PKU pathway block: A person with phenylketonuria cannot carry out which normal step in phenylalanine metabolism?

Difficulty: Easy

Correct Answer: Phenylalanine to tyrosine

Explanation:


Introduction / Context:
Classical phenylketonuria (PKU) results from deficiency of phenylalanine hydroxylase or its cofactor tetrahydrobiopterin, blocking the hydroxylation of phenylalanine to tyrosine. Recognizing the precise blocked step is vital for understanding dietary therapy and the biochemical basis of newborn screening programs.


Given Data / Assumptions:

  • Phenylalanine hydroxylase normally produces tyrosine from phenylalanine.
  • In PKU, this conversion is impaired, elevating phenylalanine.
  • Alternative metabolites (phenylpyruvate, phenyllactate, phenylacetate) accumulate.


Concept / Approach:
Identify the specific enzyme-catalyzed step that fails. The phenylalanine → tyrosine reaction is the first and key step of phenylalanine catabolism toward fumarate and acetoacetate. Other pairings in the options are not physiological conversions or refer to later steps not directly blocked by PAH deficiency.

SOURCE DATA:
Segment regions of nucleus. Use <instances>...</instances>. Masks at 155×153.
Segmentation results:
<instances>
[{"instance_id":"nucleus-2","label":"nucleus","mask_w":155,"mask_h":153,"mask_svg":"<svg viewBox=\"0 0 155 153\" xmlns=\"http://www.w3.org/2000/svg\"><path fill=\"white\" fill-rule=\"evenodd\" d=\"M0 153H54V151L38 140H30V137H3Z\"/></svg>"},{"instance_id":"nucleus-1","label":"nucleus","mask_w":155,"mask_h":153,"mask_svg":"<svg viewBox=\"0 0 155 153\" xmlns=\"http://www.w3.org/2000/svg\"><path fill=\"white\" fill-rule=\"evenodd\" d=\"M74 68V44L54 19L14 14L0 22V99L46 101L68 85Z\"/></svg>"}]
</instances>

REQUIREMENT:
Pick up the PKU explanation after its final sentence and carry it forward.

ANSWER BELOW:
Step-by-Step Solution:

Locate the normal pathway: phenylalanine → tyrosine → p-hydroxyphenylpyruvate → homogentisate → maleylacetoacetate → fumarylacetoacetate → fumarate + acetoacetate.Recognize the PKU block at the first step.Predict accumulation of phenylalanine and appearance of phenylketones.Select the blocked conversion accordingly.


Verification / Alternative check:
Elevated blood phenylalanine with low/normal tyrosine in newborn screening confirms the impaired phenylalanine → tyrosine step; dietary therapy reduces phenylalanine load and supplies tyrosine as a semiessential amino acid in PKU.


Why Other Options Are Wrong:

  • Phenylalanine to isoleucine/lysine: not a metabolic conversion.
  • Phenol into ketones: not relevant to amino acid catabolism.
  • Tyrosine to fumarate: occurs downstream, not the defining PKU block.


Common Pitfalls:
Assuming PKU blocks later aromatic steps; the defect is at the very first hydroxylation reaction.